Sono quindi le stesse assicurazioni finite sul lastrico, e che sono state salvate dai fondi pubblici versati da Bush e Obama, che oggi da dietro le quinte guidano la danza contro una riforma che pure le arricchirà non poco. Tali proteste dipendono dal fatto che lo Stato, almeno a parole e a mo’ di contentino, ha varato misure punitive, che in realtà sono una semplice questione di decenza. Si è impegnato ad obbligare le assicurazioni ad abbassare il costo delle polizze e verserà un contributo pubblico alle famiglie che nonostante tutto non se le possono permettere. Per rimarcare l’impronta “sociale” del suo provvedimento, Obama ha pure previsto che le compagnie assicurative non potranno rescindere una polizza quando il paziente si ammala e non potranno rifiutarsi di assicurare un bambino attaccandosi alla scusa che ci sono malattie preesistenti. Questa era e resta a ancora oggi una pratica molto diffusa grazie alla quale le compagnie hanno risparmiato miliardi di dollari e che veniva considerata particolarmente odiosa dai cittadini. Le compagnie non potranno più imporre tetti massimi ai rimborsi, una pratica ancora più odiosa delle precedenti perché riguarda i malati affetti da patologie grave come i tumori, che rappresentano la più alta causa di mortalità negli Usa. Infine, in nome del principio “aiutare i bamboccioni”, è stato previsto che le famiglie potranno conservare nella copertura dell’assicurazione sanitaria i figli fino all’età di 26 anni. Una misura contestata se si considera che gli Usa sono il Paese del “self made man” e del “rimboccatevi le maniche” ma che tiene conto del fatto che molti giovani, a causa della crisi non riescono ad ottenere un contratto di lavoro che è pur sempre legato ad un’assicurazione obbligatoria. Un vincolo che, se violato, d’ora in poi sarà sanzionato con multe pesanti.
La questione centrale della realtà Usa resta comunque che, a differenza dei Paesi europei, non esiste un sistema sanitario pubblico al quale tutti possono accedere. Certo il governo finanzia programmi di assistenza per i poveri (Medicaid) e per gli anziani (Medicare) ma nella patria dell’individualismo è diffuso il principio, caro alle classi medio-alte, che sia il singolo individuo a dovervi provvedere. La legge prevede un aumento delle tasse per i redditi superiori a 200 mila dollari annui ed anche un inasprimento fiscale per le case farmaceutiche proprio per finanziare i costi del nuovo sistema sanitario che necessiterà di 900 miliardi in 10 anni. Molto meno, si deve ricordare, dei soldi versati agli speculatori.
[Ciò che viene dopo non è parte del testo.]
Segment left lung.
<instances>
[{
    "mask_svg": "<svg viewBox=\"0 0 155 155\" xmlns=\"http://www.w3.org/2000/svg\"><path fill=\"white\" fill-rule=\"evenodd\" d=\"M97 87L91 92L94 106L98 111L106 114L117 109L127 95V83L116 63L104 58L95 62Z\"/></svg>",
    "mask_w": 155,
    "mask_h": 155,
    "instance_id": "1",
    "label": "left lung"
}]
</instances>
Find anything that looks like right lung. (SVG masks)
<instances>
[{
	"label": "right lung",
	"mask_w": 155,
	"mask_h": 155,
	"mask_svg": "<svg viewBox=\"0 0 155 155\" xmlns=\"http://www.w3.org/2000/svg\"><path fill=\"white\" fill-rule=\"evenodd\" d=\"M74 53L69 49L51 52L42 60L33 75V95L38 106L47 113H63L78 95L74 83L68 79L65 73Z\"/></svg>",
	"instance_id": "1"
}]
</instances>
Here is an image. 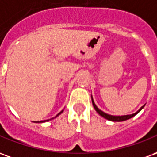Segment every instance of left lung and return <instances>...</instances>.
<instances>
[{
	"label": "left lung",
	"mask_w": 157,
	"mask_h": 157,
	"mask_svg": "<svg viewBox=\"0 0 157 157\" xmlns=\"http://www.w3.org/2000/svg\"><path fill=\"white\" fill-rule=\"evenodd\" d=\"M92 105L94 107V109L100 115L103 117V118H105L106 119H108V120H110V121H113V122H121V121H125V120H127V119H129V118H131L132 117H134L135 115H136L137 113H138L140 110H141L143 108H144V106H142L140 109H139L138 111L135 113H133V114H129V115H123V116H113L110 115V114H108V113H105L104 112H102V110H100V109L96 106V104L94 103V101H93V99H92Z\"/></svg>",
	"instance_id": "1"
}]
</instances>
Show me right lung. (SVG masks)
<instances>
[{"mask_svg":"<svg viewBox=\"0 0 157 157\" xmlns=\"http://www.w3.org/2000/svg\"><path fill=\"white\" fill-rule=\"evenodd\" d=\"M63 111H64V110H62L61 112H60V113H59L58 114H57V115L55 116V118H56V117H57V116H59V114H60V113H63ZM53 118H51V119H53ZM48 120H50V119H47V120H43V121H37V122H36V123H43V122L48 121Z\"/></svg>","mask_w":157,"mask_h":157,"instance_id":"right-lung-1","label":"right lung"}]
</instances>
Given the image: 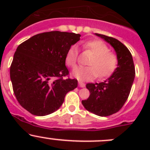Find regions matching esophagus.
I'll list each match as a JSON object with an SVG mask.
<instances>
[{
	"instance_id": "1",
	"label": "esophagus",
	"mask_w": 150,
	"mask_h": 150,
	"mask_svg": "<svg viewBox=\"0 0 150 150\" xmlns=\"http://www.w3.org/2000/svg\"><path fill=\"white\" fill-rule=\"evenodd\" d=\"M78 84H79V86L81 88H84L86 86V84L84 83L81 82V81H78Z\"/></svg>"
}]
</instances>
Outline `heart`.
<instances>
[{"mask_svg":"<svg viewBox=\"0 0 150 150\" xmlns=\"http://www.w3.org/2000/svg\"><path fill=\"white\" fill-rule=\"evenodd\" d=\"M83 48L90 51L93 55L89 60V66L75 67L72 72V76L80 81H88L97 75L99 78H105L115 70L118 64V58L115 54L109 51V48L103 42L99 40H88L83 44ZM78 57L77 47H69L65 56L67 65L74 67L76 65Z\"/></svg>","mask_w":150,"mask_h":150,"instance_id":"b5f03b06","label":"heart"}]
</instances>
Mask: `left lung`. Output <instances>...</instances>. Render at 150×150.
<instances>
[{"label":"left lung","mask_w":150,"mask_h":150,"mask_svg":"<svg viewBox=\"0 0 150 150\" xmlns=\"http://www.w3.org/2000/svg\"><path fill=\"white\" fill-rule=\"evenodd\" d=\"M114 48L118 58L117 67L112 75L99 83H87L90 96L82 104L88 111L101 116L117 112L128 99L135 78L132 55L126 46L114 38L95 33Z\"/></svg>","instance_id":"obj_1"}]
</instances>
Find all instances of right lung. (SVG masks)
<instances>
[{
	"label": "right lung",
	"mask_w": 150,
	"mask_h": 150,
	"mask_svg": "<svg viewBox=\"0 0 150 150\" xmlns=\"http://www.w3.org/2000/svg\"><path fill=\"white\" fill-rule=\"evenodd\" d=\"M81 35L51 31L33 36L16 48L10 67L13 93L23 108L34 115L53 113L66 94L78 86L69 75L65 56Z\"/></svg>",
	"instance_id": "add662e5"
}]
</instances>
La legge, nei suoi aspetti salienti, entrerà in vigore solo nel 2014. Da tale data il Medicaid garantirà cure gratuite a 16 milioni di cittadini fino al tetto di 29.000 dollari di reddito annuo lordo calcolati su una famiglia media di quattro persone. Gli altri 16 milioni dovranno comprarsi una polizza assicurativa all’interno di nuova Borsa sorvegliata dallo Stato, e potranno ricevere aiuti pubblici per un massimo di 6.000 dollari.
La svolta che ha permesso ad Obama di raggiungere il quorum necessario si è avuto domenica quando il presidente ha vinto le rimostranze del democratico Bart Stupak deputato antiabortista del Michigan, che non voleva che la legge prevedesse finanziamenti pubblici per l’interruzione di gravidanza. Obama ha quindi emanato un “ordine esecutivo” che rafforza il divieto di usare i fondi federali per gli aborti se non in casi estremi, come il pericolo di vita per la donna. Resta il fatto che, come concessione alle lobby dei cristiani evangelici e integralisti, la legge preveda la possibilità di ricorrere alle assicurazioni per le interruzioni di gravidanza. Ma le donne interessate dovranno pagare una polizza a parte oltre a quella per la copertura normale.